Along with monstrous pedophile Ronald “Fatty” Elster (Erland van Lidth, The Wanderers) and a vicious (but shy) maniac nicknamed “The Bleeder” (Phillip Clark), Hawkes and Preacher escape captivity during a power blackout caused by theatrical punk band The Sick Fucks, who are playing at a nearby bar.
Could happen.
The showdown, the siege of Dr. Potter’s house, ain’t exactly Straw Dogs, but Pleasance does his zany best confronting his runaway loonies with platitudes and mumbo jumbo.
Taken as a whole, Alone in the Dark isn’t a very good movie.
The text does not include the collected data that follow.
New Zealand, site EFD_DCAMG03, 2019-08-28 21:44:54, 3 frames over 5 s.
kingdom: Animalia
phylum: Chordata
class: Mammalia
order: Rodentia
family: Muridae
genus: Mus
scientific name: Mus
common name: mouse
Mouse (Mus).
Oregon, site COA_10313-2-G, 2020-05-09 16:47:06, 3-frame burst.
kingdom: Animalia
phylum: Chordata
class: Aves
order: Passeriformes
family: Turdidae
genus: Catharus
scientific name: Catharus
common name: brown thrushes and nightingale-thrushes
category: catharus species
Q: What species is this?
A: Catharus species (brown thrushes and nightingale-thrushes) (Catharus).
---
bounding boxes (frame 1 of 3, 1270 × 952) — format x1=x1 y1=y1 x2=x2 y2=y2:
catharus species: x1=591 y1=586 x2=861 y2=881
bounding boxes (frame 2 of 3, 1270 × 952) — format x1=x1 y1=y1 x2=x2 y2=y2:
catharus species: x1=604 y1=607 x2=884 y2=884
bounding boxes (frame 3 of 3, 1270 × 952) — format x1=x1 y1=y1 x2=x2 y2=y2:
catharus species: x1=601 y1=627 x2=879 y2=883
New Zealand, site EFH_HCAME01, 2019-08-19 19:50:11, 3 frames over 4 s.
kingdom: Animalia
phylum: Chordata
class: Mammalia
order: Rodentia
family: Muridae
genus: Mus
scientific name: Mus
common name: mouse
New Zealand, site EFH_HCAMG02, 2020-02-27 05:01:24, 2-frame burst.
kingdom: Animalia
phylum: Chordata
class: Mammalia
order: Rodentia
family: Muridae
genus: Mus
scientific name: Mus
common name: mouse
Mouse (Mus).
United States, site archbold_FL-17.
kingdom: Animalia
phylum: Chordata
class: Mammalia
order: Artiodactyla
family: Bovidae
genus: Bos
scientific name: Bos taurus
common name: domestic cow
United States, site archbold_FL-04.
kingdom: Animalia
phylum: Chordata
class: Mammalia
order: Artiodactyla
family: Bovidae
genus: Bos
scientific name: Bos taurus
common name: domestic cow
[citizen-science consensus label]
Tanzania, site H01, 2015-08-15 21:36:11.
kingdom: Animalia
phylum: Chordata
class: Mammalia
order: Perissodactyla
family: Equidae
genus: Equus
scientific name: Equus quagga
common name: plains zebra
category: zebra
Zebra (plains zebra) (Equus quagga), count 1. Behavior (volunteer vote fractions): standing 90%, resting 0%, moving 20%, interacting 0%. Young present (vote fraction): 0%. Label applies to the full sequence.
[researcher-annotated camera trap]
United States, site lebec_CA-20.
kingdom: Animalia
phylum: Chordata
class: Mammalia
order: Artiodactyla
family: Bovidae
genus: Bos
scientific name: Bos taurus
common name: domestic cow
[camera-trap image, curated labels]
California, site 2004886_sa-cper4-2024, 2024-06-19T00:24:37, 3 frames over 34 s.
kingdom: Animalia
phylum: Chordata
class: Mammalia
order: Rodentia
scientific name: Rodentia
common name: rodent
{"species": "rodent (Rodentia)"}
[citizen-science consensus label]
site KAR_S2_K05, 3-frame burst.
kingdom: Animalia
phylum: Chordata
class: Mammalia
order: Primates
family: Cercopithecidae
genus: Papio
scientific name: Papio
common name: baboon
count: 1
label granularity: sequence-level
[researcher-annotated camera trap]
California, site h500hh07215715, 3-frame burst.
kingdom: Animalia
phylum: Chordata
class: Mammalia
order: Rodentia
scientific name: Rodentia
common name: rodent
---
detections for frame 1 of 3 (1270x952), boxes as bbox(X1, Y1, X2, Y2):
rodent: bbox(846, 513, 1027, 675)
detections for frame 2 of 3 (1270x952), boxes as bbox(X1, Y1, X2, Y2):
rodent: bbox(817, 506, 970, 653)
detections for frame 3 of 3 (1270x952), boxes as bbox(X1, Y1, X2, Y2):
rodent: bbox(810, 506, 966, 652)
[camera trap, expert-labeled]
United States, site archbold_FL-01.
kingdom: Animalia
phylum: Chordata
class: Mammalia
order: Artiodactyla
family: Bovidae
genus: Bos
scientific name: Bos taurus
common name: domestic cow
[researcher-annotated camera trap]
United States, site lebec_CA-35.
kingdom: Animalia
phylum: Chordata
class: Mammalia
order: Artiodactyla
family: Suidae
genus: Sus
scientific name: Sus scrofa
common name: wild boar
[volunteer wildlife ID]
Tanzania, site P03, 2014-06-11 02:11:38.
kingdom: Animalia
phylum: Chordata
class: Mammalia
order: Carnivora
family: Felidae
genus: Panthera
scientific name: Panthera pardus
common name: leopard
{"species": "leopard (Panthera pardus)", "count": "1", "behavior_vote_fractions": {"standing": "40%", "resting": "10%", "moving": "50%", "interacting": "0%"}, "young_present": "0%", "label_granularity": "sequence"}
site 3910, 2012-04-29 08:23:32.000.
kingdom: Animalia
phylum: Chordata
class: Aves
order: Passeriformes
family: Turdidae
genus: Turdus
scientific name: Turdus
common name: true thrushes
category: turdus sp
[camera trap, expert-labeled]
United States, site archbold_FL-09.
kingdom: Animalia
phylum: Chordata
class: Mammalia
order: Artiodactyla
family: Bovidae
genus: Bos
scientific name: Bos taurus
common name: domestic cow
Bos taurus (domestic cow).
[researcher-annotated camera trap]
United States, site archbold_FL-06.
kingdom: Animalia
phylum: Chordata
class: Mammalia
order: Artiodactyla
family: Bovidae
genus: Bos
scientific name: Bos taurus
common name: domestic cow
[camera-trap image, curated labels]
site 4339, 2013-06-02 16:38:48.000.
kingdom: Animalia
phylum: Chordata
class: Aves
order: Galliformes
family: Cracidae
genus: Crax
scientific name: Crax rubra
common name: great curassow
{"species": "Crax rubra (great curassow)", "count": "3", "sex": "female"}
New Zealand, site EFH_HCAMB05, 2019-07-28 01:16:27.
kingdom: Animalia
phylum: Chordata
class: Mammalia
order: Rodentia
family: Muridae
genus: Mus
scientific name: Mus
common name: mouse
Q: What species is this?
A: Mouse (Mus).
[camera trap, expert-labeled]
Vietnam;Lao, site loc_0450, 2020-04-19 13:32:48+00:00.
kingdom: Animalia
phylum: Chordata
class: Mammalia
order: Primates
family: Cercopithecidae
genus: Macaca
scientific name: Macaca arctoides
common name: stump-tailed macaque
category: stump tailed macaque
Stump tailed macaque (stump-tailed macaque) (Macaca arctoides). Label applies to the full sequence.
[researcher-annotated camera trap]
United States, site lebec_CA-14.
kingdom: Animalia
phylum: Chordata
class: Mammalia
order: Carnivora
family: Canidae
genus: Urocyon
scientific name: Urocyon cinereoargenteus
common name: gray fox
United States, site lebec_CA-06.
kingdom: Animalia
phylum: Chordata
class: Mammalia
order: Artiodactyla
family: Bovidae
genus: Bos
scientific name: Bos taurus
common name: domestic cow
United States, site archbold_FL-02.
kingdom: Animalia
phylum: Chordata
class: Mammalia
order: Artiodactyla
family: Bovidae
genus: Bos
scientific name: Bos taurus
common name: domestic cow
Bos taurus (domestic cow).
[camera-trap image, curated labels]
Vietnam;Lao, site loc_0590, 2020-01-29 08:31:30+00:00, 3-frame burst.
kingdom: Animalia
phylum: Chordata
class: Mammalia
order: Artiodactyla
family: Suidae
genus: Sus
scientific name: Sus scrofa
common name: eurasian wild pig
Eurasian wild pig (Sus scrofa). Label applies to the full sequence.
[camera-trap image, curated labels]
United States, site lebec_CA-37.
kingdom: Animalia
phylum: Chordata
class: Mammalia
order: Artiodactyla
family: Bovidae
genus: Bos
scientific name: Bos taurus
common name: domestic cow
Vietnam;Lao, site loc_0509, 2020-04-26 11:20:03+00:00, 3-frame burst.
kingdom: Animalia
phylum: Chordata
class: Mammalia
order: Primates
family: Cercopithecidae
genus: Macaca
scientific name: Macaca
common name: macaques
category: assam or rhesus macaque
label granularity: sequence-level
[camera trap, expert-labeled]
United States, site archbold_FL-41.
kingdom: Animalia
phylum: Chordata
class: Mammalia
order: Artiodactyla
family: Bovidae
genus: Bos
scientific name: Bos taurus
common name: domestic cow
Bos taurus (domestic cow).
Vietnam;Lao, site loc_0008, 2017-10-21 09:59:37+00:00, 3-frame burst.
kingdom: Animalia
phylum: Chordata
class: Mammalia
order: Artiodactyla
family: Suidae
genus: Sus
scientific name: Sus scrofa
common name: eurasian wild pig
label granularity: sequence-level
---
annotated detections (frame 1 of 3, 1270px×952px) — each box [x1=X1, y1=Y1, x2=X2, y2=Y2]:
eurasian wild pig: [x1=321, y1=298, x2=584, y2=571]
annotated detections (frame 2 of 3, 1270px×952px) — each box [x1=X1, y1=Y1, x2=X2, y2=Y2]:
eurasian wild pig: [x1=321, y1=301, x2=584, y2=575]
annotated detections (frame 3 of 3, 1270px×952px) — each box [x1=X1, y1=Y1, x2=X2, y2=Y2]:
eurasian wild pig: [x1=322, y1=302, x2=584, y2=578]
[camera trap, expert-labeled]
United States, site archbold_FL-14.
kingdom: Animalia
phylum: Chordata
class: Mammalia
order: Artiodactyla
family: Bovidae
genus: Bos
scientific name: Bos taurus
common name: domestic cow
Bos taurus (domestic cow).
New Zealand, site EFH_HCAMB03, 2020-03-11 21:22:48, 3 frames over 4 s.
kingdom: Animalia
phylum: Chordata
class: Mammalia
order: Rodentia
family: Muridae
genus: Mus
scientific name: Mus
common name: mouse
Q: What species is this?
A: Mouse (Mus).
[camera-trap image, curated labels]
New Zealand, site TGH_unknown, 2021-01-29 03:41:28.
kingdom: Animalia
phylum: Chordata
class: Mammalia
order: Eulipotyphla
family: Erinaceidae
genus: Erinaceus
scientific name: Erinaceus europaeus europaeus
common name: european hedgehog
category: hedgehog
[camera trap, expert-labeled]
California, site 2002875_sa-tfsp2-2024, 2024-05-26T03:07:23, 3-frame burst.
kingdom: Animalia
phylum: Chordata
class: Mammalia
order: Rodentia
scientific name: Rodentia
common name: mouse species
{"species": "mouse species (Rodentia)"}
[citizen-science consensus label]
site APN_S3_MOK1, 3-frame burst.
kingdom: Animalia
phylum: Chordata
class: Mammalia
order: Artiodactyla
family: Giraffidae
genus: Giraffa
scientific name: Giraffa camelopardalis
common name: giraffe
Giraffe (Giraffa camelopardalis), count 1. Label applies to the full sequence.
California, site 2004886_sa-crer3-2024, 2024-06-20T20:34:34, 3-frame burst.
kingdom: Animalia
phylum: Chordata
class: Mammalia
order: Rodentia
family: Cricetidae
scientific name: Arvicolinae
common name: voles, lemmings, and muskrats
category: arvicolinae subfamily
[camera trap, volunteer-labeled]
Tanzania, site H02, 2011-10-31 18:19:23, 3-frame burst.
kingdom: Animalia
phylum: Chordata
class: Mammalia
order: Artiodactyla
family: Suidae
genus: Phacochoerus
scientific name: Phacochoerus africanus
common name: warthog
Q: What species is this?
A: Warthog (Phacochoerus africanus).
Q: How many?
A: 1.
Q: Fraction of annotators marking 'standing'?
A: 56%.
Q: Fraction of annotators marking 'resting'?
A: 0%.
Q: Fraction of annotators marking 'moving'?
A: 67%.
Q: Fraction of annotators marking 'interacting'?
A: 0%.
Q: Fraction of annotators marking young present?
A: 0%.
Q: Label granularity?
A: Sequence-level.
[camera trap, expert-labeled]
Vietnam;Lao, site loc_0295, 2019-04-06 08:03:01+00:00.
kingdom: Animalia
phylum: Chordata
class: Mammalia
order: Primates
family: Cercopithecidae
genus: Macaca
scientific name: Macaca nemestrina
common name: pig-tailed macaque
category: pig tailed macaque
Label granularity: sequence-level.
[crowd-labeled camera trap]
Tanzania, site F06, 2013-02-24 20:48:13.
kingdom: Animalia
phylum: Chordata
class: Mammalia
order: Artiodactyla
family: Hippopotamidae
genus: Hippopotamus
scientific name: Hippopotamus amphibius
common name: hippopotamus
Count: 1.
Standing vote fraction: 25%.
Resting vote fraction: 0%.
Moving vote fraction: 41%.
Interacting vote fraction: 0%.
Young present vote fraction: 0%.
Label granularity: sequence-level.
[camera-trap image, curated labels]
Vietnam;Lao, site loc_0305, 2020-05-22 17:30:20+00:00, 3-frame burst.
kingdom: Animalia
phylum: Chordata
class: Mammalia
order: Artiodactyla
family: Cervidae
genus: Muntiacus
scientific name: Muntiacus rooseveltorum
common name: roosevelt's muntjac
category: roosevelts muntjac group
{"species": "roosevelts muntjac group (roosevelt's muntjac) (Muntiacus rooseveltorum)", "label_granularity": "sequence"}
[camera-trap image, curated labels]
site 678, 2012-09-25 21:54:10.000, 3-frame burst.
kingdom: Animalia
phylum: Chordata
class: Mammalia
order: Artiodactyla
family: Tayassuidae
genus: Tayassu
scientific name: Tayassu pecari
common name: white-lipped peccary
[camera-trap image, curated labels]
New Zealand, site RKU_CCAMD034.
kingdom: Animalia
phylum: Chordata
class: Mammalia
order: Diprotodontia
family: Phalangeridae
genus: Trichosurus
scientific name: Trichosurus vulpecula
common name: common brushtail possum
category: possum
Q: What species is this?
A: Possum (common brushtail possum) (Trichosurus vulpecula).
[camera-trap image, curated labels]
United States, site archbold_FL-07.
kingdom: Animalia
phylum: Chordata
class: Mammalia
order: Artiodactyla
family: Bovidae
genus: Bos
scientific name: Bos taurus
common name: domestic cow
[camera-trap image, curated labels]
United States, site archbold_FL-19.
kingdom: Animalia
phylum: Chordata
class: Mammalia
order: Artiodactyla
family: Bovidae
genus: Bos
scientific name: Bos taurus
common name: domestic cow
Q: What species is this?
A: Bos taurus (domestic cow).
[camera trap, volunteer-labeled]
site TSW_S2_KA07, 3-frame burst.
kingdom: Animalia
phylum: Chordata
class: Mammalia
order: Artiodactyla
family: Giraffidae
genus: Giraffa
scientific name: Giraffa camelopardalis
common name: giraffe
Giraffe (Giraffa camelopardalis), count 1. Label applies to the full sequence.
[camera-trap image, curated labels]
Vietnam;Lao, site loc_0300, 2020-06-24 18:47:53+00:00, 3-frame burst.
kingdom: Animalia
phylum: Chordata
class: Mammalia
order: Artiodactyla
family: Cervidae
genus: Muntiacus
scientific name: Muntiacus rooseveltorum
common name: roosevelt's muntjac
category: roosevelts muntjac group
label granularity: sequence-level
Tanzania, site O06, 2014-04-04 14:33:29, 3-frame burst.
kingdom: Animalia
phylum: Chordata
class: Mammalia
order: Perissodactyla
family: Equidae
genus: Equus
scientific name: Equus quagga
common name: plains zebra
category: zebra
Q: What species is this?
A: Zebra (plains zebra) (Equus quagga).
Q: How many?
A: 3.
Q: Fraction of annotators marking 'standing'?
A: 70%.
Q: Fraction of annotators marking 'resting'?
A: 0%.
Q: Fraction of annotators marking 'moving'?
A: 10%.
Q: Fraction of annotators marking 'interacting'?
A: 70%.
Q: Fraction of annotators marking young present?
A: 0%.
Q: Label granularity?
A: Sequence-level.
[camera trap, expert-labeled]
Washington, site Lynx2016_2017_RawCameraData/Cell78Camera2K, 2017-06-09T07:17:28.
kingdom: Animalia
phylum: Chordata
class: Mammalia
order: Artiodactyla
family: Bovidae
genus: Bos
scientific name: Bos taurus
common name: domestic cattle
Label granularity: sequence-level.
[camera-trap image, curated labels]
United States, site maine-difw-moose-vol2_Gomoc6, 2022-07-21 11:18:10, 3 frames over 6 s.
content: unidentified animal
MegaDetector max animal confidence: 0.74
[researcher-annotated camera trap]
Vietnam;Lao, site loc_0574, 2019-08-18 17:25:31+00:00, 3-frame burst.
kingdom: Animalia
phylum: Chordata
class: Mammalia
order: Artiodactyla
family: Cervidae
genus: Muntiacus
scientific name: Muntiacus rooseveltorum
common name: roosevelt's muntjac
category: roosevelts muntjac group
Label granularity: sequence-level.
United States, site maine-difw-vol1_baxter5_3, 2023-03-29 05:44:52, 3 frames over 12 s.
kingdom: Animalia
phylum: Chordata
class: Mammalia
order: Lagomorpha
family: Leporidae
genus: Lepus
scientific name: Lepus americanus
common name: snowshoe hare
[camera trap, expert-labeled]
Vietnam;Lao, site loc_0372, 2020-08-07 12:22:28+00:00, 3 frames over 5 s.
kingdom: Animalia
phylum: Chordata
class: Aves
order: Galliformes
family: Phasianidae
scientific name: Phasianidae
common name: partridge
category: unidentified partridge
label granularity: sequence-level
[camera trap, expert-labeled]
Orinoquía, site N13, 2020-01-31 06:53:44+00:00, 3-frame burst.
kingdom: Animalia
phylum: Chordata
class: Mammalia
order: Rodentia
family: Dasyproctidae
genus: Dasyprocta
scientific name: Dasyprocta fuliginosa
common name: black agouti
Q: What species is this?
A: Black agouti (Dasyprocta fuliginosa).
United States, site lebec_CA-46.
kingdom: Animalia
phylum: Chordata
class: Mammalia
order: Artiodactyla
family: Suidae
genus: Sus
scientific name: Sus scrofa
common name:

It’s light on gore, characters appear and disappear randomly, and at least one subplot, involving Dr. Potter’s wife and sister going to a Nuclear Power protest, stretches credulity beyond all known limits.
Somehow, through the awkward combination of dormant star power, budget-constraint innovation, and tongue-in-cheek pseudoscience, it remains a kooky curio worthy of attention even 40 years later.
When Potter tells Bain that the escapees are armed and have killed several people, the latter shrugs, “Well, what do you expect? It’s a violent world out there.”